**EXERCISE REQUIREMENTS**
From the entries that follow, list every line in which the string "Young" appears.

● ● ● ● ●

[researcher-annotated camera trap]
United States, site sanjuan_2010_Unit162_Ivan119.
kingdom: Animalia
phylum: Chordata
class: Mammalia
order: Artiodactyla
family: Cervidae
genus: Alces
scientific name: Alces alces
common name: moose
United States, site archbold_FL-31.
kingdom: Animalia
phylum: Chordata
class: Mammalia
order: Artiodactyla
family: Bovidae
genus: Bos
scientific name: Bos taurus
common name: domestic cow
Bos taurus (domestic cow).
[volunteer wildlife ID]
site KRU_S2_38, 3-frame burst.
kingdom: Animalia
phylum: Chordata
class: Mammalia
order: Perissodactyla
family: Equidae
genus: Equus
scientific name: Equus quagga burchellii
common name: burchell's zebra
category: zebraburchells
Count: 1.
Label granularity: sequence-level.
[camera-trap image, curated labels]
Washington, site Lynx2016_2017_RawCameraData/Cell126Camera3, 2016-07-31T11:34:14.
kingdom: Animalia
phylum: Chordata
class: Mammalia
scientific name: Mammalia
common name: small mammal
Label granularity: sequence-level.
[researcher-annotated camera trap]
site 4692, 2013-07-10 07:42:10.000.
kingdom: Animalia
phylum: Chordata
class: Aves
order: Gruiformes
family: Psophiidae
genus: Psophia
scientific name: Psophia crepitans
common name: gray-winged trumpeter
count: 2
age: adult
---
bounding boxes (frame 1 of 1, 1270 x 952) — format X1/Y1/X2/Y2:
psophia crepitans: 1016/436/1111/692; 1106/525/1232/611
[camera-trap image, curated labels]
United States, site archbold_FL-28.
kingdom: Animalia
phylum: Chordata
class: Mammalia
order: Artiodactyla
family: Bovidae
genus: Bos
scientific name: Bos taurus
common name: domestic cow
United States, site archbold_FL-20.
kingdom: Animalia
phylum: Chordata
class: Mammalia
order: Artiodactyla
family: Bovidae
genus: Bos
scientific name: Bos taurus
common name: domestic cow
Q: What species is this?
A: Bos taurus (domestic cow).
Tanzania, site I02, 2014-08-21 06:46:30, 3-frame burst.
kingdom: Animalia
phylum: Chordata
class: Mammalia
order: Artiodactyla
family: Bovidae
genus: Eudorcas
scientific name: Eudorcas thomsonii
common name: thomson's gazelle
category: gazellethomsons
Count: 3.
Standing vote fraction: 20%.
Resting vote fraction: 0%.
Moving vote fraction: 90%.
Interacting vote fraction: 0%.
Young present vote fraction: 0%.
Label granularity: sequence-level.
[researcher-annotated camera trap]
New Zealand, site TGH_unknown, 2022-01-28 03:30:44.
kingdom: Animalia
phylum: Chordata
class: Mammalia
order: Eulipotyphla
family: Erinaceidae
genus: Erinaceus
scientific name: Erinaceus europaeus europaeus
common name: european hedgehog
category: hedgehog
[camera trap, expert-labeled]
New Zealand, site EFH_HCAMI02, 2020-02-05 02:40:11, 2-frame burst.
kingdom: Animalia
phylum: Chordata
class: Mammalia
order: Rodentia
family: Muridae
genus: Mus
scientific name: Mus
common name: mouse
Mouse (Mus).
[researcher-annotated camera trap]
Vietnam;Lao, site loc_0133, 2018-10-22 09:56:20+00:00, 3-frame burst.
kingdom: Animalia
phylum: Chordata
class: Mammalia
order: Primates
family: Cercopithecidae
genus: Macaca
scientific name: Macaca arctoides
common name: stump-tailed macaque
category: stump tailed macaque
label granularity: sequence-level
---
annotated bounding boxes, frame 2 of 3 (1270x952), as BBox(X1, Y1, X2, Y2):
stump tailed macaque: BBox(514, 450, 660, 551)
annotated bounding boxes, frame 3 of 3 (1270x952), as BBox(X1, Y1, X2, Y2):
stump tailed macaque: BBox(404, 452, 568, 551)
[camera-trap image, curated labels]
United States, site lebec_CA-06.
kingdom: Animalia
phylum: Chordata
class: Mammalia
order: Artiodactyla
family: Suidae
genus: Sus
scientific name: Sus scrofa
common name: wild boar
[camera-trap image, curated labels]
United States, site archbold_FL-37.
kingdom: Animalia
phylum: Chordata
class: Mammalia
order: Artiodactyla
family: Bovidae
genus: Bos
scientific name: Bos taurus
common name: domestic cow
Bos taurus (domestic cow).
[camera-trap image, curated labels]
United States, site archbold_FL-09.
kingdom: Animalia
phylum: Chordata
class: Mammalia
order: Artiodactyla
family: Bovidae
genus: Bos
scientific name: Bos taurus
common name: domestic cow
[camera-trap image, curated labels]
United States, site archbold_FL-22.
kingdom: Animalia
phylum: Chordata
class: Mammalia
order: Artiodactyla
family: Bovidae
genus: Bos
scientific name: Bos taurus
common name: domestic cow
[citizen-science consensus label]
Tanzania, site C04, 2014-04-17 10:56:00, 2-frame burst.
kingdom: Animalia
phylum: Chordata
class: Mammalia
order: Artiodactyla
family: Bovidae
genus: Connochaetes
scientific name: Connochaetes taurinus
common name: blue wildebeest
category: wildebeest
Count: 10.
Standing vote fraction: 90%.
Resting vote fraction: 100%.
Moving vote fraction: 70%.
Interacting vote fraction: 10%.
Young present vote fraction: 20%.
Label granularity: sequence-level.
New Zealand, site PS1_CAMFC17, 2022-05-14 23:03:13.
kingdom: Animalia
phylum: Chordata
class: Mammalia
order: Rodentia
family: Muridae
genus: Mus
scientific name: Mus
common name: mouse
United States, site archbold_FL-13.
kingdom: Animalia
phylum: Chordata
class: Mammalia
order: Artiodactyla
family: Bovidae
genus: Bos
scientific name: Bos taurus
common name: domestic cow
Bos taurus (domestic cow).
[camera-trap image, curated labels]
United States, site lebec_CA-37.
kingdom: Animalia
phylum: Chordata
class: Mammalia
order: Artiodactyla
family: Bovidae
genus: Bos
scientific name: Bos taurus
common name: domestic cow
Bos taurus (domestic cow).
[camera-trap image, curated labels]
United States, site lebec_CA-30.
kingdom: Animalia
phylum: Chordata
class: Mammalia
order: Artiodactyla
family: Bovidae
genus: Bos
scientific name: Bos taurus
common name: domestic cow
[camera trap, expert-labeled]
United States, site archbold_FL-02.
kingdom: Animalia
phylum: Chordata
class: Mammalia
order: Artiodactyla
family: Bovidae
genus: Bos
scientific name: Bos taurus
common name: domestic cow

● ● ● ● ●

**TASK OUTPUT**
Young present vote fraction: 0%.
Young present vote fraction: 20%.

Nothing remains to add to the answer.